Print the material below word for word, beginning with the line that contains "Based on this" and continuing through the line that contains "291 centimetres".

---

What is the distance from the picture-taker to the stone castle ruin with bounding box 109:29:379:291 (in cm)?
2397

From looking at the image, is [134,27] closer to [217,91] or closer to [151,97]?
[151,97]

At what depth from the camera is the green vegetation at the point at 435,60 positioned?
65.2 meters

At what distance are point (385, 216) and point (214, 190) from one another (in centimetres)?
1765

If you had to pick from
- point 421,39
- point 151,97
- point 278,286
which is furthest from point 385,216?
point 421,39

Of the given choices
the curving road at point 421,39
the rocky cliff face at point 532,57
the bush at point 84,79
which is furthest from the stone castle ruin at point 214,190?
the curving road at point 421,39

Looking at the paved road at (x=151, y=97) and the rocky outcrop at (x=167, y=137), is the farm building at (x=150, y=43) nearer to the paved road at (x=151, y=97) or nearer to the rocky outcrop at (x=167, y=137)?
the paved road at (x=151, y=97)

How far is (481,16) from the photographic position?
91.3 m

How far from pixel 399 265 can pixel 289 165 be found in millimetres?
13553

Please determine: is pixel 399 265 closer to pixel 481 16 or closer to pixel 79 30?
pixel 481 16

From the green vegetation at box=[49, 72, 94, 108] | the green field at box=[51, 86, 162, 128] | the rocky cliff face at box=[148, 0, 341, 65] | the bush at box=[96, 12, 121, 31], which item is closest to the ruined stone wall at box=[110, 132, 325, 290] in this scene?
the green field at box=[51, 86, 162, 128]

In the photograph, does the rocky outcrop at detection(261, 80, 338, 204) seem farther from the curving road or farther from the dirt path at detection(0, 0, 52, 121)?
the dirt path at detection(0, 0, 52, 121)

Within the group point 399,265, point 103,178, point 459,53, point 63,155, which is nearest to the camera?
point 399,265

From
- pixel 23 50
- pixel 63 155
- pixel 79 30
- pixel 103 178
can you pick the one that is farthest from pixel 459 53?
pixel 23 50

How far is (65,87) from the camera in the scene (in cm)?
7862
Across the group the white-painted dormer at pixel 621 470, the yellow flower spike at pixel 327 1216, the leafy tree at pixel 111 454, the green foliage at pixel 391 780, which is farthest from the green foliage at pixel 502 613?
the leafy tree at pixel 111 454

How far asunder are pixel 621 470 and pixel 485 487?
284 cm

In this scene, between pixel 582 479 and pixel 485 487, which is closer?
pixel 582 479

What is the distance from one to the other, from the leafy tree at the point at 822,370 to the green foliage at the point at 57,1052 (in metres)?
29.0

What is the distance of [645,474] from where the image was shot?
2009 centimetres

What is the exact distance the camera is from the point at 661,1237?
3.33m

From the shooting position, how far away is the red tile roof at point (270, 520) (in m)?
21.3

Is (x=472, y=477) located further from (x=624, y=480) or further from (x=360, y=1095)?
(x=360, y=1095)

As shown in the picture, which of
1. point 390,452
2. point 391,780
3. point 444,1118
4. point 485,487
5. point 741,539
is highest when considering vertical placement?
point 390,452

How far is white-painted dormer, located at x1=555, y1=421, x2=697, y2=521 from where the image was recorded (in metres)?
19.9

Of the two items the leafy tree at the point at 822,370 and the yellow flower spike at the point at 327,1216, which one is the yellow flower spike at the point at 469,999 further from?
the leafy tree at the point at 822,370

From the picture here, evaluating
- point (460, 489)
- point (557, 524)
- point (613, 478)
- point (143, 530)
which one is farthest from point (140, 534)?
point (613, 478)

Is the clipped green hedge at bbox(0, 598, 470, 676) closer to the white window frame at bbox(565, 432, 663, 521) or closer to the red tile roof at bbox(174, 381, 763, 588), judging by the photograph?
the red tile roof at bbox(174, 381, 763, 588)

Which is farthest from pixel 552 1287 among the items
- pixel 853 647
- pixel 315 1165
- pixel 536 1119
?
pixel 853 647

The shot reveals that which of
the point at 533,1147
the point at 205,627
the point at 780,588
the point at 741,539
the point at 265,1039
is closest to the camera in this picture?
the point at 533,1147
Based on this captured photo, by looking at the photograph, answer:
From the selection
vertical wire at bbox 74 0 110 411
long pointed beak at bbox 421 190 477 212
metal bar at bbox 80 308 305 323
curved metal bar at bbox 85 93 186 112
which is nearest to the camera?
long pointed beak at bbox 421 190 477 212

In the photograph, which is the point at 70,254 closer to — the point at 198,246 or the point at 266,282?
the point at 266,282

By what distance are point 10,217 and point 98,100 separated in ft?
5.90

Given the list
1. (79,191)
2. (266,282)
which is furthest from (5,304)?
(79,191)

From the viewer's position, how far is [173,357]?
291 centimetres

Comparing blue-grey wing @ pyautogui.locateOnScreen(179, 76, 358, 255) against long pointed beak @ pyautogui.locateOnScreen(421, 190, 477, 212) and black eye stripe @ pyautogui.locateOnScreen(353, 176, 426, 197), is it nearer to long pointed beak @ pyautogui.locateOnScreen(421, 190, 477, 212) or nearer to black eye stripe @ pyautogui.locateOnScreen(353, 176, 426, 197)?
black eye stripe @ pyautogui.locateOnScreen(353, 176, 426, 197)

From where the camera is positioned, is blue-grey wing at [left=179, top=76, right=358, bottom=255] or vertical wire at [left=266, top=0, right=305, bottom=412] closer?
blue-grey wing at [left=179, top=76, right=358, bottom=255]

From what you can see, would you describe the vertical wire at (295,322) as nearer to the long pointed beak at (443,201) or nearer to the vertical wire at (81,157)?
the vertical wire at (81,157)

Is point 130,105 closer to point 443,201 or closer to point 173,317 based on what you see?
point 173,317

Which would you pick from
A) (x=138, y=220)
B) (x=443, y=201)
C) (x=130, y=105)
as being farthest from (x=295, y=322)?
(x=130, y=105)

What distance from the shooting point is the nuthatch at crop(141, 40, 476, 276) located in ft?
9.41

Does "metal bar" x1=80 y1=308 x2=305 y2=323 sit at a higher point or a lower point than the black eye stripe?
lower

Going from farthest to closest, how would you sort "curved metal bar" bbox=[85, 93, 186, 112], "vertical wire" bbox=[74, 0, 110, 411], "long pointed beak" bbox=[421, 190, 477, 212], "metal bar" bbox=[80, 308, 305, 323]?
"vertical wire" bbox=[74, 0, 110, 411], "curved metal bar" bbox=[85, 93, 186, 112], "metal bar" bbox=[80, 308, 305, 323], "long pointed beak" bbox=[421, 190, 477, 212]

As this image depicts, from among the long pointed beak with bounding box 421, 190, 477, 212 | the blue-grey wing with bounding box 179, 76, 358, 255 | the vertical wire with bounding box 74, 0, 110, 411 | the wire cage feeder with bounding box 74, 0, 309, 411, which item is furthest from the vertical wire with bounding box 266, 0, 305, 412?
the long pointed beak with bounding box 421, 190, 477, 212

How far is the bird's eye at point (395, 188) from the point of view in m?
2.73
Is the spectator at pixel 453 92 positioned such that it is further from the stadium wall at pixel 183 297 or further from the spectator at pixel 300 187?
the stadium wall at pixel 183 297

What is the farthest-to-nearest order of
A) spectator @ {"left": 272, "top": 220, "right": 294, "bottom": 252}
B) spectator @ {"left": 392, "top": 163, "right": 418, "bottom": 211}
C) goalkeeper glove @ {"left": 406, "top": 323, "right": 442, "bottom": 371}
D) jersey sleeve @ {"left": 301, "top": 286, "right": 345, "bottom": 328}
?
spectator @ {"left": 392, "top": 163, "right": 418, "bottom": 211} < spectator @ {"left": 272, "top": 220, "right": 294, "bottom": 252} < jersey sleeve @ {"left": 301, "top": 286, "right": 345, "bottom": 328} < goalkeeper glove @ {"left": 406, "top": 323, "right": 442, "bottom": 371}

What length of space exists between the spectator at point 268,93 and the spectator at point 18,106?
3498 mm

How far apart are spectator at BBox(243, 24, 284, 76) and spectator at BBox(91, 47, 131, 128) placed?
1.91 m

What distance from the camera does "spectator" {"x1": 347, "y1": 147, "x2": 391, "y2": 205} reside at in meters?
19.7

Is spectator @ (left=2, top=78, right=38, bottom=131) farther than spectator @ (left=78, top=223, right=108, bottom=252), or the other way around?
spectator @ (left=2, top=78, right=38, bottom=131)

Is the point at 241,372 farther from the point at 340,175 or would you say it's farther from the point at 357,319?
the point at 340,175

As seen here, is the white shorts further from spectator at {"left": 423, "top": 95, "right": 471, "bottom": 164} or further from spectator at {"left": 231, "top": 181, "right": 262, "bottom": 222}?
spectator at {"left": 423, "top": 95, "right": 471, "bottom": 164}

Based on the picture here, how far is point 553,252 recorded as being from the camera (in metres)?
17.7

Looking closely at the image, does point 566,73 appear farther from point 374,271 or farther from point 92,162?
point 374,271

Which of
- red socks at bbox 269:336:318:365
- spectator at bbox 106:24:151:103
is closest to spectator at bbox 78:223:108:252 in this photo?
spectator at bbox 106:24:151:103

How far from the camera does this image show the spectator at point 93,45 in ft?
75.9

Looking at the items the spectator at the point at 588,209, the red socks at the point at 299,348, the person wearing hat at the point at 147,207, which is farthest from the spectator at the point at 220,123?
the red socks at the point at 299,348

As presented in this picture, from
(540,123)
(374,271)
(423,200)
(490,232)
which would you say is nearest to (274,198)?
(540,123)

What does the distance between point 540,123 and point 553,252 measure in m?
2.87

---

Result>
Based on this captured photo, by looking at the photograph, answer:
From the selection
vertical wire at bbox 74 0 110 411
long pointed beak at bbox 421 190 477 212
metal bar at bbox 80 308 305 323
curved metal bar at bbox 85 93 186 112
which is nearest to the camera?
long pointed beak at bbox 421 190 477 212

In the photograph, which is the point at 70,254 closer to — the point at 198,246 or the point at 266,282?
the point at 266,282

By what distance are point 10,217 and point 98,100 separated in ft?
5.90

Given the list
1. (79,191)
2. (266,282)
which is furthest from (5,304)?
(79,191)

From the viewer's position, how far is [173,357]?
291 centimetres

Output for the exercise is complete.